Springer Nature has deposited 600,000 chemical compounds on PubChem, collectively offering more than 26 million links back into the primary literature, eBooks or major reference works located on SpringerLink, BMC or nature.com.
Of these, 1.6 million links point to open or free access documents. Documents from all chemistry and life sciences-related disciplines were automatically annotated using InfoChem's chemical named entity recognition technology.
In the PubChem Compound Summary users now will find a widget listing the Springer Nature Documents containing that compound. The relevance of the compounds in these articles was determined using a smart algorithm which allows sorting the documents hit list by compound relevance.
Steffen Pauly, editorial director for chemistry at Springer Nature, said: 'This will allow researchers worldwide to easily find chemical compounds in Springer Nature content, regardless of which synonym is used.
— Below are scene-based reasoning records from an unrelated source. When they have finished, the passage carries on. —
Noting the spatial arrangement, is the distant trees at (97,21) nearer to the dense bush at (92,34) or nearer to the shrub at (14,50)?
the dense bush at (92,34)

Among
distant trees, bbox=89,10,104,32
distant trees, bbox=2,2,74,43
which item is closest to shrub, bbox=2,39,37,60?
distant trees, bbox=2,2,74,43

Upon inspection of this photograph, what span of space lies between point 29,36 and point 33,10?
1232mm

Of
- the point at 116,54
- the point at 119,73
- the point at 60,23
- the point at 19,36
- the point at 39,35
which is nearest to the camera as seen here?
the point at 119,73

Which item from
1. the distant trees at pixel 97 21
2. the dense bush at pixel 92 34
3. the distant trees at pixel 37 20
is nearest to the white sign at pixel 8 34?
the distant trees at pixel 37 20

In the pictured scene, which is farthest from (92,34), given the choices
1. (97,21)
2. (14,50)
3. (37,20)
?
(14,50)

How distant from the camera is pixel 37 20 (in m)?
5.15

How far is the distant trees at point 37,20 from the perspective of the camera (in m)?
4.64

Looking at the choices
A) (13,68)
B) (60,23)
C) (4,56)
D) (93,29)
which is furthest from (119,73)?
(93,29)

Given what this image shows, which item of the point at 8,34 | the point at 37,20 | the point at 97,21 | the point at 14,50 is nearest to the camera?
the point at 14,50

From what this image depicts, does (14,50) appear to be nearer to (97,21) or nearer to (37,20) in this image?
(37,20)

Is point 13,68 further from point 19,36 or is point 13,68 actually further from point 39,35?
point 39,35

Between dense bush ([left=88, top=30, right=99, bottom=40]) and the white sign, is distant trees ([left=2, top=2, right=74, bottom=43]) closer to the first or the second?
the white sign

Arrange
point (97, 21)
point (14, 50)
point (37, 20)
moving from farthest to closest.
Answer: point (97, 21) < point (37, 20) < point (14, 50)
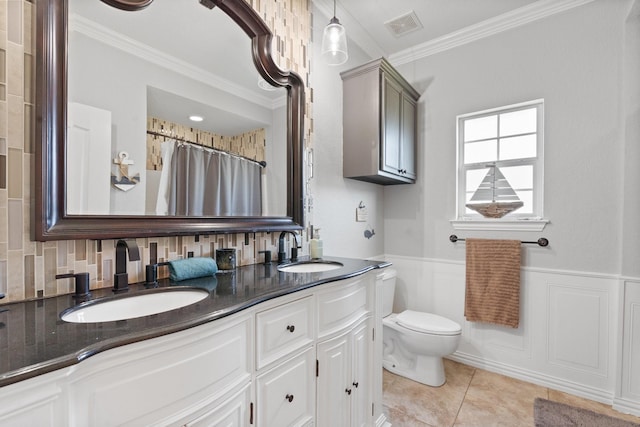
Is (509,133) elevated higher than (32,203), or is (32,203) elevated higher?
(509,133)

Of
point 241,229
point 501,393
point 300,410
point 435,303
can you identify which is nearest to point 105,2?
point 241,229

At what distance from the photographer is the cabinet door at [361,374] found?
1457 mm

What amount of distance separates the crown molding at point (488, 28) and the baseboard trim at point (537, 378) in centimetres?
261

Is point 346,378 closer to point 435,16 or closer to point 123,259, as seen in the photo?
point 123,259

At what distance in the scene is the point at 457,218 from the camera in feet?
8.27

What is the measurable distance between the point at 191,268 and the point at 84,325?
515 millimetres

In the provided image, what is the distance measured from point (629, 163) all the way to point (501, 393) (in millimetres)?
1705

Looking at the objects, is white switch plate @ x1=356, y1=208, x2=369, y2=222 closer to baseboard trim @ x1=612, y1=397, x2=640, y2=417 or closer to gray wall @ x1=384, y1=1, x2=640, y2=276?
gray wall @ x1=384, y1=1, x2=640, y2=276

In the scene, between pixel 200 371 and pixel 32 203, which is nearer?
pixel 200 371

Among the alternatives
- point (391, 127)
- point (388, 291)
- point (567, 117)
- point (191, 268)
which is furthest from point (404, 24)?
point (191, 268)

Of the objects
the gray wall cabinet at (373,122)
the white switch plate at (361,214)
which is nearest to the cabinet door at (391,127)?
the gray wall cabinet at (373,122)

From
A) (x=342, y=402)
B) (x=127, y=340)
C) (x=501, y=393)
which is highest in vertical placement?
(x=127, y=340)

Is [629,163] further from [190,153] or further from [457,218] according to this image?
[190,153]

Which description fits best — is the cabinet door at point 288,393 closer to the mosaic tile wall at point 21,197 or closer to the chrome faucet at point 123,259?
the chrome faucet at point 123,259
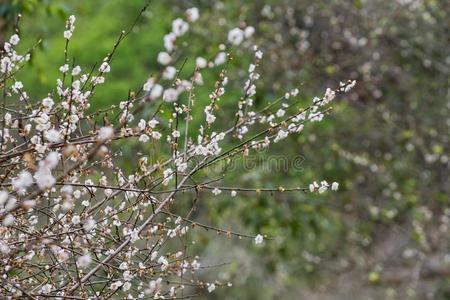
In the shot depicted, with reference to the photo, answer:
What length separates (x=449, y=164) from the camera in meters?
6.19

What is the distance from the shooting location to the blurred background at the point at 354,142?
20.4ft

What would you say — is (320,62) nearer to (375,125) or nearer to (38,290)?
(375,125)

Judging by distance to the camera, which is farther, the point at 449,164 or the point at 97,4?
the point at 97,4

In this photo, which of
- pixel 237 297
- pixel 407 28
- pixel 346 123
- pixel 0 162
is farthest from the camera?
pixel 237 297

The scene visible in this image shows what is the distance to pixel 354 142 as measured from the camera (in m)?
6.90

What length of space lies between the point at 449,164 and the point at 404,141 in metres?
0.52

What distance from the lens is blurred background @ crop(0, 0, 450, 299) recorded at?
6211 mm

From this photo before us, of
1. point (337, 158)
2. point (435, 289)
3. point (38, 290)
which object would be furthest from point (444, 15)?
point (38, 290)

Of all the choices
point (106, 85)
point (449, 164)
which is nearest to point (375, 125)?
point (449, 164)

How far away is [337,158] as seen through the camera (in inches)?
266

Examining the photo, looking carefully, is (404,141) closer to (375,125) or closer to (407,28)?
(375,125)

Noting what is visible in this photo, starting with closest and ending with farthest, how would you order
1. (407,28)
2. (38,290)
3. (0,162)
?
(0,162) < (38,290) < (407,28)

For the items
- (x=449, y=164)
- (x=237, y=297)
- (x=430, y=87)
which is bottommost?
(x=237, y=297)

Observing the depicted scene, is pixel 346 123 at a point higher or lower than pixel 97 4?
lower
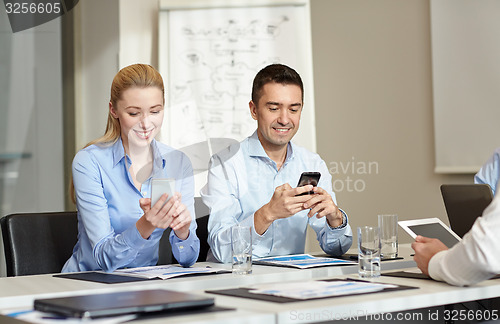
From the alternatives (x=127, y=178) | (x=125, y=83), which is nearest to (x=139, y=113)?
(x=125, y=83)

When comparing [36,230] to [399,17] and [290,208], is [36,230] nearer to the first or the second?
[290,208]

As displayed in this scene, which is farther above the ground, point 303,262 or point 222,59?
point 222,59

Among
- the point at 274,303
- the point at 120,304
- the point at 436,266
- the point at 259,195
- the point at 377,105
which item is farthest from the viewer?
the point at 377,105

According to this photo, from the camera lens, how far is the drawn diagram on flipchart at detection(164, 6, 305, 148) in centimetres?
440

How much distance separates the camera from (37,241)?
2.39 meters

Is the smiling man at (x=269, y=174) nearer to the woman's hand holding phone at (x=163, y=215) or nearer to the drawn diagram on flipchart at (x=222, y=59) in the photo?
the woman's hand holding phone at (x=163, y=215)

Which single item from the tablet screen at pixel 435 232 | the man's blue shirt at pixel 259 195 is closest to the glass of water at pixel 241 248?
the man's blue shirt at pixel 259 195

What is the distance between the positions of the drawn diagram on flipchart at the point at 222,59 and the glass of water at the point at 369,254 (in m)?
2.60

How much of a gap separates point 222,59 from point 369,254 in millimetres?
2821

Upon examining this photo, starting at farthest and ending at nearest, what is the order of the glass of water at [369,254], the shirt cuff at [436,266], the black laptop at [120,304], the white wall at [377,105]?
the white wall at [377,105] < the glass of water at [369,254] < the shirt cuff at [436,266] < the black laptop at [120,304]

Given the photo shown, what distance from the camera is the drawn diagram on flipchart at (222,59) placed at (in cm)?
440

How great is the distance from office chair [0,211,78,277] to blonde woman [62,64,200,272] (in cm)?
12

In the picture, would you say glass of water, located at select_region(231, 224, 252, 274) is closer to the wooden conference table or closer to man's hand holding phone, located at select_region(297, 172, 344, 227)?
the wooden conference table

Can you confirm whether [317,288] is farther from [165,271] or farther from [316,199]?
[316,199]
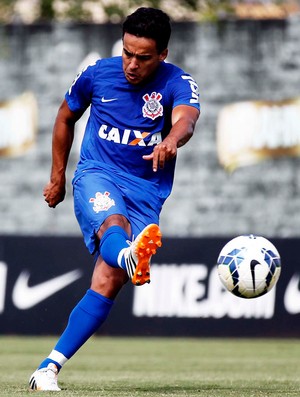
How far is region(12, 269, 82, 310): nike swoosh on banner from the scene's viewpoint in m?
14.3

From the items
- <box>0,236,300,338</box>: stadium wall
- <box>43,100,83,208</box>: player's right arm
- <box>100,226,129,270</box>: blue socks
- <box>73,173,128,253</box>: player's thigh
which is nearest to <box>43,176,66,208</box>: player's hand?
<box>43,100,83,208</box>: player's right arm

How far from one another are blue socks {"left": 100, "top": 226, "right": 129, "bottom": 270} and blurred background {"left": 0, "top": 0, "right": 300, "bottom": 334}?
1133cm

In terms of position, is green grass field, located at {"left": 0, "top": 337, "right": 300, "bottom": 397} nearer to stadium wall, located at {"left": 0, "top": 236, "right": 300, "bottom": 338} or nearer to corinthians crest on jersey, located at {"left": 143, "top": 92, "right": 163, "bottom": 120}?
stadium wall, located at {"left": 0, "top": 236, "right": 300, "bottom": 338}

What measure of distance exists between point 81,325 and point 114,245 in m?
0.57

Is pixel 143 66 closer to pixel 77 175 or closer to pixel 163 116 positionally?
pixel 163 116

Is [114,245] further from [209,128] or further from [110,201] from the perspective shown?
[209,128]

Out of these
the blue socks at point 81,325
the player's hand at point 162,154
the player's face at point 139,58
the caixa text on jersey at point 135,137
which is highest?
the player's face at point 139,58

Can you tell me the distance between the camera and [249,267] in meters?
7.40

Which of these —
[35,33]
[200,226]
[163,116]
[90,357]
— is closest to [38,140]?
[35,33]

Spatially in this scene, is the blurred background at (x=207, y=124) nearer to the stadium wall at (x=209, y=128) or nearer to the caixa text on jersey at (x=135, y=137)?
the stadium wall at (x=209, y=128)

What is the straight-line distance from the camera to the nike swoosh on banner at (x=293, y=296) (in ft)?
46.2

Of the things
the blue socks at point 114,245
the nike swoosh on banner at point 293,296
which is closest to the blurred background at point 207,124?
the nike swoosh on banner at point 293,296

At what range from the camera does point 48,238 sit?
14.7 m

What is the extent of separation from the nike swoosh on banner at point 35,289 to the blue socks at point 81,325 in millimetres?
7461
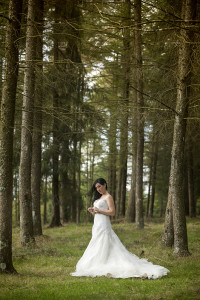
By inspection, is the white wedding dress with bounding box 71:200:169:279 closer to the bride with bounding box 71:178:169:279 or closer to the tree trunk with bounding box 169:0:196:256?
the bride with bounding box 71:178:169:279

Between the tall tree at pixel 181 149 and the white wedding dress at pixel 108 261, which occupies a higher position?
the tall tree at pixel 181 149

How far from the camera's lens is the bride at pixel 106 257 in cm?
685

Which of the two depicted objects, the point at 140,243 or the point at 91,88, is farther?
the point at 91,88

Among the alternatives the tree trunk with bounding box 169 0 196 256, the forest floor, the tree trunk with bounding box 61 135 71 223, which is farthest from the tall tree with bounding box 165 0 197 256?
the tree trunk with bounding box 61 135 71 223

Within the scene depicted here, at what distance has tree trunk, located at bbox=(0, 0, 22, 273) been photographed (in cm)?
698

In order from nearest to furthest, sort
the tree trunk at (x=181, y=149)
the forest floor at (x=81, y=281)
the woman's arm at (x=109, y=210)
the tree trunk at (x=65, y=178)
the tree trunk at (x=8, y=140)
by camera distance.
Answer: the forest floor at (x=81, y=281) → the tree trunk at (x=8, y=140) → the woman's arm at (x=109, y=210) → the tree trunk at (x=181, y=149) → the tree trunk at (x=65, y=178)

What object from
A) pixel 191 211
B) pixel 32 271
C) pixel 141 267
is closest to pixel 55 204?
pixel 191 211

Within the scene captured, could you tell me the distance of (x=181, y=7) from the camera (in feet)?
35.0

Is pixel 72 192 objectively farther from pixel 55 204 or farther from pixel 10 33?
pixel 10 33

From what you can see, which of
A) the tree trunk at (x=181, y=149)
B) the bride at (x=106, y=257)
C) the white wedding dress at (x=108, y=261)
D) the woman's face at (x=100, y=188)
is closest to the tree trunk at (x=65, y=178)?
the tree trunk at (x=181, y=149)

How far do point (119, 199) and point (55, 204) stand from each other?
763 centimetres

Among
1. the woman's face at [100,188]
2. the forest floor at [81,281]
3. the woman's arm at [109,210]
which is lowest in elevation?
the forest floor at [81,281]

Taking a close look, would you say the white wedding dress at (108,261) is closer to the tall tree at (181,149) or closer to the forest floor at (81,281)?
the forest floor at (81,281)

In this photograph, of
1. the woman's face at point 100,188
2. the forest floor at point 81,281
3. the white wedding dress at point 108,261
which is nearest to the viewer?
the forest floor at point 81,281
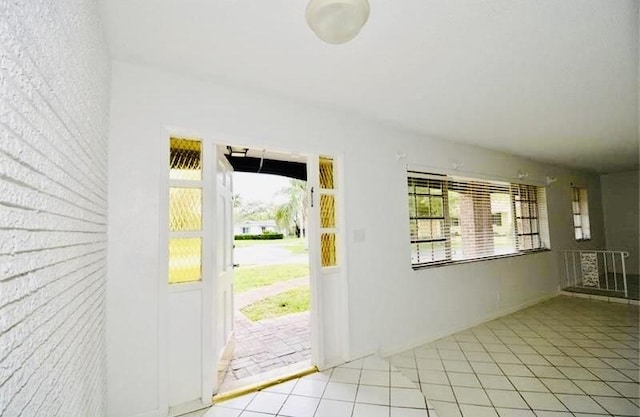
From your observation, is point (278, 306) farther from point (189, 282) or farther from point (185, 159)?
point (185, 159)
It is the first time that a publisher has made automatically generated chemistry content publicly available to such an extent and in such a systematical manner.'
Evan Bolton, head of chemistry program at NCBI, said: 'This will help to satisfy our users’ demand for more literature information in PubChem and we hope that other scientific publishers will follow suit.'
Springer Nature sees the rise of open research, including open data, as being one of the major forces reshaping the way that researchers collaborate to advance the pace of and quality of discovery. This initiative will enhance the discoverability and accessibility of scientific information in an easy and intuitive way, and enable access to a wider range of users.
About 40 percent of the compounds are novel to PubChem and therefore provide a powerful new source of chemical content for researchers worldwide.